France’s Fillon hopes experience will trump scandal

Trailing in third place ahead of Sunday’s first round of presidential voting, the conservative Catholic former PM’s chances depend on voters overlooking recent graft charges

Winner of the right-wing primaries ahead of France's 2017 presidential elections, Francois Fillon visits the Chauvet pig farm in Chantenay-Villedieu, western France, December 1, 2016. (AFP/JEAN-FRANCOIS MONIER)
Winner of the right-wing primaries ahead of France's 2017 presidential elections, Francois Fillon visits the Chauvet pig farm in Chantenay-Villedieu, western France, December 1, 2016. (AFP/JEAN-FRANCOIS MONIER)

PARIS, France (AFP) – French conservative candidate Francois Fillon has seen his hopes of becoming president severely dented by a fake jobs scandal, yet he has clung on in the race and hopes his experience will win out over more untested rivals.

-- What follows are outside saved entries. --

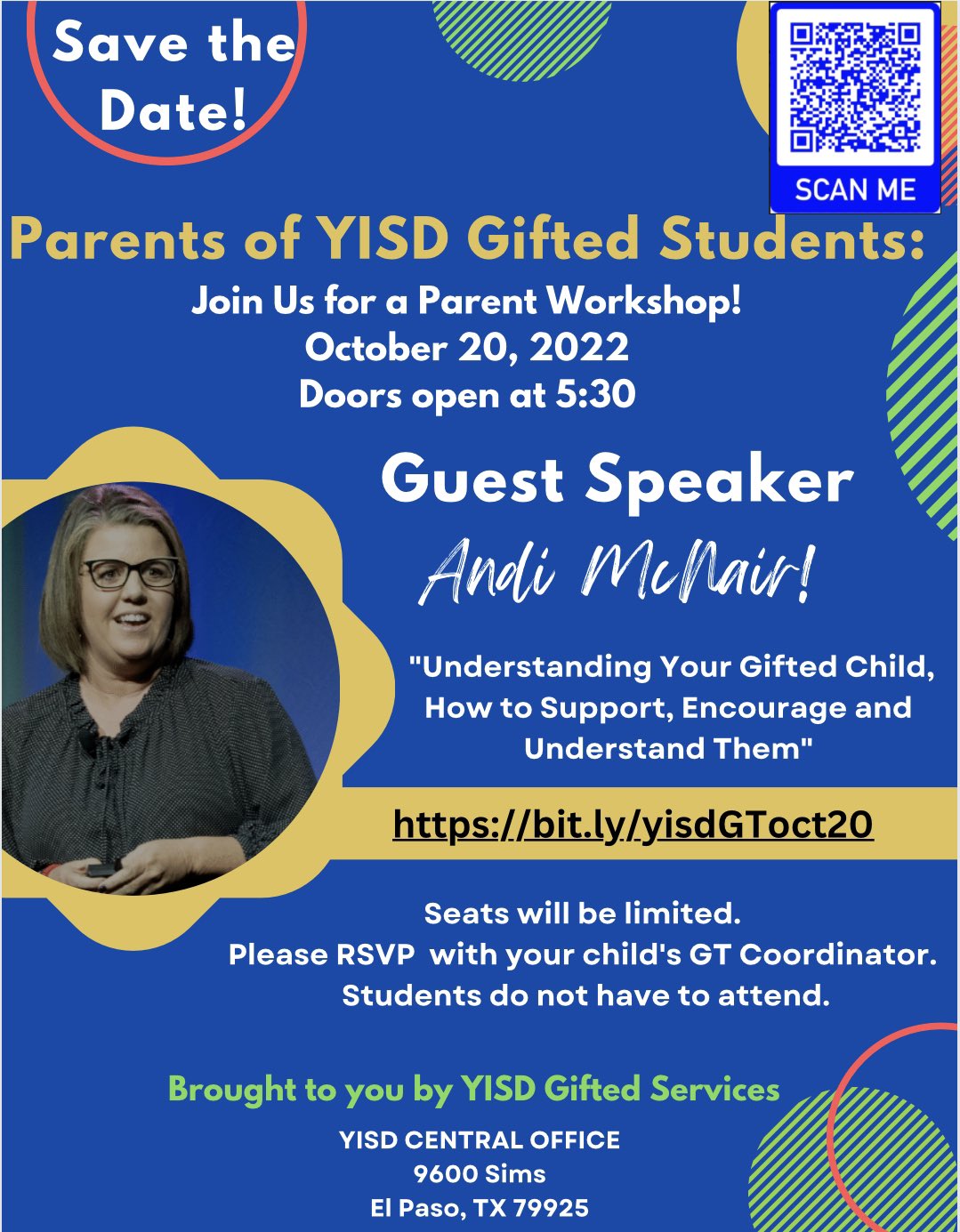 Save the Date!

SCAN ME

Parents of YISD Gifted Students:

Join Us for a Parent Workshop!
October 20, 2022
Doors open at 5:30

Guest Speaker
Andi McNair!

"Understanding Your Gifted Child, How to Support, Encourage and Understand Them"

https://bit.ly/yisdGToct20

Seats will be limited.
Please RSVP with your child's GT Coordinator.
Students do not have to attend.

Brought to you by YISD Gifted Services

YISD CENTRAL OFFICE
9600 Sims
El Paso, TX 79925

The devoutly Catholic 63-year-old former prime minister was charged in March with misuse of public funds over the employment of his British-born wife Penelope as a parliamentary assistant for 15 years.

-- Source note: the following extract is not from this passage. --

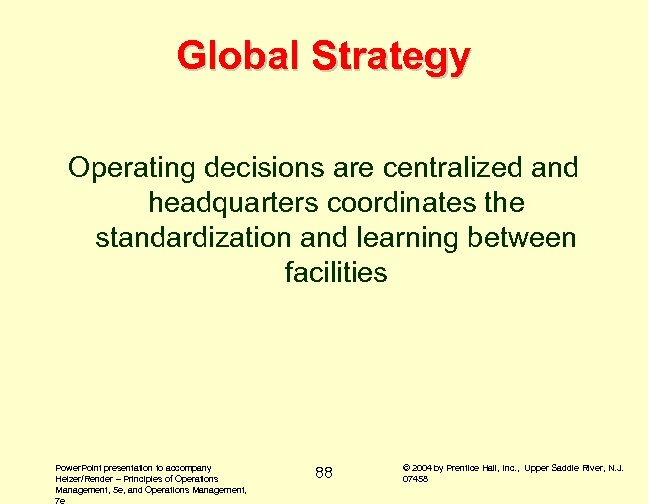 Global Strategy

Operating decisions are centralized and headquarters coordinates the standardization and learning between facilities

PowerPoint presentation to accompany Heizer/Render – Principles of Operations Management, 5e, and Operations Management, 7e

88

© 2004 by Prentice Hall, Inc., Upper Saddle River, N.J. 07458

It was a severe blow to Fillon, who clinched the nomination for the Republicans party in November by claiming he was unsullied by the scandals that surrounded his rival and former boss, ex-president Nicolas Sarkozy.

The allegations that Penelope had earned 680,000 euros ($725,000) for a fictional role were first reported by Le Canard Enchaine newspaper in January.

Fillon’s reaction has been to strongly deny that either he or his wife have done anything wrong and to claim his left-wing rivals are operating a “secret cell” to blacken his name.

It is a line of attack that has drawn scorn from Socialist President Francois Hollande and surprised even some of Fillon’s allies.

Having backtracked on an early promise to withdraw his candidacy if he was charged, the erstwhile arch-conservative has found himself in the unlikely position of running as an anti-establishment rebel determined to defy the government, magistrates and the media he says are working against him.

Francois Fillon, center, the French presidential candidate for the right-wing Les Republicains party, gestures after a speech at a campaign meeting in Nice, southeastern France, April 17, 2017. (AFP Photo/Valery Hache)
Francois Fillon, center, the French presidential candidate for the right-wing Les Republicains party, gestures after a speech at a campaign meeting in Nice, southeastern France, April 17, 2017. (AFP Photo/Valery Hache)

Subsequent revelations that a wealthy Franco-Lebanese lawyer bought handmade suits for Fillon worth 13,000 euros each have drawn further ire from his opponents.

The charges have caused Fillon to slip from the position of clear frontrunner he occupied early this year.

Yet despite the charges, his support has recovered to around 19 percent, putting him tied for third in the race with the hard-left Jean-Luc Melenchon but behind Marine Le Pen of the far-right and centrist Emmanuel Macron.

‘Iron-fisted’ approach

Fillon’s policies are based on deep cuts in public spending and slashing hundreds of thousands of jobs from a bloated civil service.

He also wants to attack one of the sacred cows of the French left, the 35-hour working week, raising it to 39 hours.

A leaner, meaner France could, he claims, rival Germany as the foremost economy in the eurozone within a decade.

In TV debates, Fillon has stressed that only he among the candidates has experience running a country.

In the wake of the killing of a policeman on Paris’s Champs Elysees avenue on Thursday, he said that for years, “I have been warning that we are facing an Islamic totalitarianism” and promised an “iron-fisted” approach.

His outspokenness stood in contrast to his image as prime minister of a quiet and urbane man whose steady temperament contrasted with the impulsive Sarkozy who once dismissed him as “Mr Nobody.”

Once the youngest member of parliament at age 27, the Catholic Fillon voted against gay marriage when it was legalized in 2013.

The self-declared “Gaullist” — a form of nationalism that proposes an independent and strong France — also has a close bond with Russian President Vladimir Putin.

The two men overlapped as prime ministers from 2008-2012 and their closeness has led to questions about Fillon’s foreign policy.

Country manor

Fillon and his Welsh wife met at university in France when they were in their early twenties.

They soon married and live in an imposing manor house near Le Mans in northern France where they brought up their five children.

Two of their children have also had paid work for their father in parliament, performing roles as “legal advisers” despite not being qualified lawyers at the time.

Penelope Fillon was until recently a low-key political wife, a keen horse-rider who once described herself as a country “peasant” who preferred the countryside to Paris.

In examining Fillon’s insistence that his wife has “always” worked to help his career, the French media has homed in on previous comments she made.

“Until now, I have never got involved in my husband’s political life,” Penelope told regional newspaper Le Bien Public last year.